▶ [Given text]:

** begin **

Figure 1: Definition of a habitat in a remote sensing context. A habitat is fully resolved when four variables are explicitly described: geomorphology, architecture, benthic cover and taxonomy (from Andréfouët 2014).
A reef habitat is thus explicitly considered here as a three dimensional benthic biophysical structure covering at least a few tens of square meters.
The geomorphology axis (Fig. 1) is the coarser component. It is a proxy of the depth, physical environment and formation of the location. Often, to map geomorphology, field work and ground-truthing are not necessary. Geomorphology can be mapped directly from the image without field data (Andréfouët et al., 2006). In contrast, the other component of the habitat (cover, architecture and taxonomy) need field investigation to be characterized qualitatively or quantitatively using appropriate field methods that will be presented in Chapter 2. Benthic cover describes how the area is covered by either biotic or abiotic entities. Architecture refers to different information that can be integrative (like the rugosity –or variation of height – of the habitat) or component specific (like the growth form of corals – tabular, massive, branching, etc., or the height of the canopy of an algal bed). Architecture can also refer, at another level, on the spatial topology of the components of the habitat, like patchiness or degree of fragmentation for instance. Examples of representative reef habitats are provided hereafter (Fig. 2) and details of their description are provided in Table 1.
The type of methods depends on the selected approach for image processing (classification, segmentation, physics-based, artificial intelligence, or a mix of these approaches), the type of sensor (spatial and spectral resolution), the feasibility of ground-truthing, and, most importantly the objectives of the mapping. Examples of these approaches applied to coral reefs can be found inPurkis (2005, physics-based), Andréfouët et al. (2003, classification-based) and Roelfsema et al. (2013, segmentation based), and Benfield et al. (2007, rule-based classification, related to artificial intelligence) for instance. Here, we can narrow the scope considering several constraints which are specific to the INDESO and Indonesia context briefly explained in the previous sections.

** end **

▶ [Annotated coordinate records]:
** begin **

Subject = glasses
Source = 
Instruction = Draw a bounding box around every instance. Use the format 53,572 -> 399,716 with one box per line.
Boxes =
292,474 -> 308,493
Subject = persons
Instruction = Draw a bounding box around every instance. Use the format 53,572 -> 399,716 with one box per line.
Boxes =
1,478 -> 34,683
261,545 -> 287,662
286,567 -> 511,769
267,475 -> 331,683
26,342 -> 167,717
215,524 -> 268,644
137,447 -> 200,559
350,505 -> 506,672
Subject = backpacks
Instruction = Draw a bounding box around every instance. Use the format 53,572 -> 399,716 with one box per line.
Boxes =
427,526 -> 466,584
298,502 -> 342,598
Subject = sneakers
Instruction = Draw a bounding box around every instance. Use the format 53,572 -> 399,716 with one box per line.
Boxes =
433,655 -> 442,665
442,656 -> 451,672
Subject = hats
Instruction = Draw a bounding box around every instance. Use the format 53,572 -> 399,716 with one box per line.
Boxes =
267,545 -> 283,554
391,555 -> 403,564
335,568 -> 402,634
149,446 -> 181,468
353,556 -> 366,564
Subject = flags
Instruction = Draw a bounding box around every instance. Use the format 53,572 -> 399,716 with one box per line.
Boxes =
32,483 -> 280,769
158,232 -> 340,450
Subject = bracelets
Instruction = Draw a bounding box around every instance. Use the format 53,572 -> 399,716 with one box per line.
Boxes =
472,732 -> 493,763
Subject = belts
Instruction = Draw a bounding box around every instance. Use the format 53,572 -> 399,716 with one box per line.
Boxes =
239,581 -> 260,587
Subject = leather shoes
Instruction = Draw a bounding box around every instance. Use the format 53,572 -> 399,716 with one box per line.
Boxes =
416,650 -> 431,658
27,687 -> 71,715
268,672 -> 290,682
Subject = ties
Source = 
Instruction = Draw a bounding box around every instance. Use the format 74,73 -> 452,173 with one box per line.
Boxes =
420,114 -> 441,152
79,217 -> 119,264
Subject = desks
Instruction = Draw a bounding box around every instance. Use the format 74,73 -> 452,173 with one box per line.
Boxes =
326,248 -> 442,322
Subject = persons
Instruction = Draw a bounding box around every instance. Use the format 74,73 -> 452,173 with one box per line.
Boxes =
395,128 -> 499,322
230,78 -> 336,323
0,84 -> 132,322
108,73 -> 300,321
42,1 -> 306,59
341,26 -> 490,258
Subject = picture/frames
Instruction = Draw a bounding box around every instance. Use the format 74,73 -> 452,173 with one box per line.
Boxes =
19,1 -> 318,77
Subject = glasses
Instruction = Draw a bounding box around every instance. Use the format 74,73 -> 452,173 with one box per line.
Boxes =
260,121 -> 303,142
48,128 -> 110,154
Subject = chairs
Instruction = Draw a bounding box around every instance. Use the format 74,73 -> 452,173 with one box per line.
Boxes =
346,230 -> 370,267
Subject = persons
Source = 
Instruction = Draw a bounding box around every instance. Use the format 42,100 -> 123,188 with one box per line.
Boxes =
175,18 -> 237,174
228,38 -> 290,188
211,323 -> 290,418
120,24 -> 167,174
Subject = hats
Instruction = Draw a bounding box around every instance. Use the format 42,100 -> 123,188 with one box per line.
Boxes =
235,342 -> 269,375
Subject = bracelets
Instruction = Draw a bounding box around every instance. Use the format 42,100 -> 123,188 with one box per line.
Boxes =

** end **

▶ [Written instruction 1]:
According to the reef habitat text, which habitat component can usually be mapped directly from the image without field data?
▶ [Written instruction 2]:
Rewrite the stretch of the records from their start through the line that contains "79,217 -> 119,264", replacing "Subject" with "Category" and leaving everything else unchanged.
The records bear no relation to the reef habitat text.

▶ [Right answer 1]:
Geomorphology.

▶ [Right answer 2]:
Category = glasses
Source = 
Instruction = Draw a bounding box around every instance. Use the format 53,572 -> 399,716 with one box per line.
Boxes =
292,474 -> 308,493
Category = persons
Instruction = Draw a bounding box around every instance. Use the format 53,572 -> 399,716 with one box per line.
Boxes =
1,478 -> 34,683
261,545 -> 287,662
286,567 -> 511,769
267,475 -> 331,683
26,342 -> 167,717
215,524 -> 268,644
137,447 -> 200,559
350,505 -> 506,672
Category = backpacks
Instruction = Draw a bounding box around every instance. Use the format 53,572 -> 399,716 with one box per line.
Boxes =
427,526 -> 466,584
298,502 -> 342,598
Category = sneakers
Instruction = Draw a bounding box around every instance. Use the format 53,572 -> 399,716 with one box per line.
Boxes =
433,655 -> 442,665
442,656 -> 451,672
Category = hats
Instruction = Draw a bounding box around every instance. Use the format 53,572 -> 399,716 with one box per line.
Boxes =
267,545 -> 283,554
391,555 -> 403,564
335,568 -> 402,634
149,446 -> 181,468
353,556 -> 366,564
Category = flags
Instruction = Draw a bounding box around every instance. Use the format 53,572 -> 399,716 with one box per line.
Boxes =
32,483 -> 280,769
158,232 -> 340,450
Category = bracelets
Instruction = Draw a bounding box around every instance. Use the format 53,572 -> 399,716 with one box per line.
Boxes =
472,732 -> 493,763
Category = belts
Instruction = Draw a bounding box around every instance. Use the format 53,572 -> 399,716 with one box per line.
Boxes =
239,581 -> 260,587
Category = leather shoes
Instruction = Draw a bounding box around every instance. Use the format 53,572 -> 399,716 with one box per line.
Boxes =
416,650 -> 431,658
27,687 -> 71,715
268,672 -> 290,682
Category = ties
Source = 
Instruction = Draw a bounding box around every instance. Use the format 74,73 -> 452,173 with one box per line.
Boxes =
420,114 -> 441,152
79,217 -> 119,264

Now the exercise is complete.